Fiom Cgil Ravenna esprime, in una nota scritta, le proprie considerazioni sul tragico incidente accaduto il 21 dicembre scorso nell'azienda faentina Sue.co, dove ha perso la vita un lavoratore 45enne e uno studente di un centro di formazione professionale, impegnato in uno stage, è rimasto gravemente ferito. "In questi giorni abbiamo letto molte dichiarazioni riguardo il tragico incidente mortale del 21 dicembre. Come Fiom abbiamo preferito prenderci qualche giorno di tempo e incontrare la direzione aziendale della Turchi Impianti, prima di rilasciare nostre dichiarazioni" dichiara Fiom Cgil Ravenna.


"Innanzitutto, ci preme fare le più sentite condoglianze alla famiglia di Giovanni Liverani, ed esprimere i nostri auguri di una pronta guarigione al ragazzo che si trova ancora ricoverato all’ospedale di Cesena. L'azienda - continua - ci ha riferito che pur all’interno di un quadro clinico critico, le condizioni del ragazzo manifestano un apprezzabile miglioramento."

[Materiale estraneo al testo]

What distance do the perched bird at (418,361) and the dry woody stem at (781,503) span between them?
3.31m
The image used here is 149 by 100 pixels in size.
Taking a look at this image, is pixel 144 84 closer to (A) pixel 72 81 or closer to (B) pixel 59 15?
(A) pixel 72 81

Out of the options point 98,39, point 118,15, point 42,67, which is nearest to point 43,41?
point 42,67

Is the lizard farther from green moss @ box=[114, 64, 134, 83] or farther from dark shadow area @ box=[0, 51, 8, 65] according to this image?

"Di quanto accaduto sarà la magistratura ad accertarne eventuali responsabilità - specifica Fiom Cgil- ,ma anche questo infortunio mortale si andrà ad aggiungere ai tanti che accadono ogni anno nel nostro paese. Tutto questo ci porta ad un’amara considerazione di carattere generale e cioè che la cultura sulla sicurezza e sulla tutela della salute dei lavoratori è tutt’altro che diffusa e condivisa. Certo non possiamo definirci un paese privo di leggi e norme in materia. Ma tutto ciò non basta. Sappiamo bene come sul tema sicurezza vi siano realtà molto diverse tra loro ed è per questo che non ci piace generalizzare."

"Ma ci sentiamo in dovere di dire che sono troppi gli infortuni mortali che accadono nei luoghi di lavoro e che solo per caso o per fortuna, infortuni gravi non si trasformano in tragedia. Non possiamo continuare a stringerci di fronte al dolore dei famigliari delle vittime e allo stesso tempo, dal giorno dopo, continuare a lavorare come se a nulla fosse servita quella lezione. La sicurezza osservata in maniera meticolosa - commenta - non può diventare per molti un costo, un fastidio o un ostacolo che non permette di rispettare i tempi dettati dalla competitività e dalla produttività. Il fatto poi che insieme a Liverani vi fosse un ragazzo di appena 18 anni impegnato in uno stage, non fa altro che aprire ulteriori riflessioni che riguardano anche il corretto utilizzo di queste forme di inserimento nei luoghi di lavoro. Anche su questo saranno le indagini in corso ad evidenziare eventuali responsabilità a carico dell’impresa o della scuola."

"A conferma di quanto sopra, riportiamo - aggiunge Fiom Cgil Ravenna - che nel solo mese di dicembre un altro infortunio è accaduto alla Cat di Fognano ed un altro ancora alla Ori di Granarolo Faentino. In un lasso di tempo molto ristretto, nel territorio faentino, abbiamo assistito ad un preoccupante aumento di gravi e gravissimi infortuni sul lavoro, il cui bilancio poteva essere ben più pesante."

"Luoghi di lavoro sicuri - conclude - sono una sicurezza per tutti, studenti e lavoratori. Ma per arrivare a questo, c’è ancora molto lavoro da fare sul piano dei controlli, delle sanzioni e soprattutto sul piano culturale. La Fiom non se la sente di dire Mai Più, troppe volte lo abbiamo sentito dire. Noi chiediamo di accertare le responsabilità in questo, come in altri casi, e invitiamo ognuno nel proprio ruolo e nelle proprie funzioni a contribuire per cambiare questa situazione inaccettabile."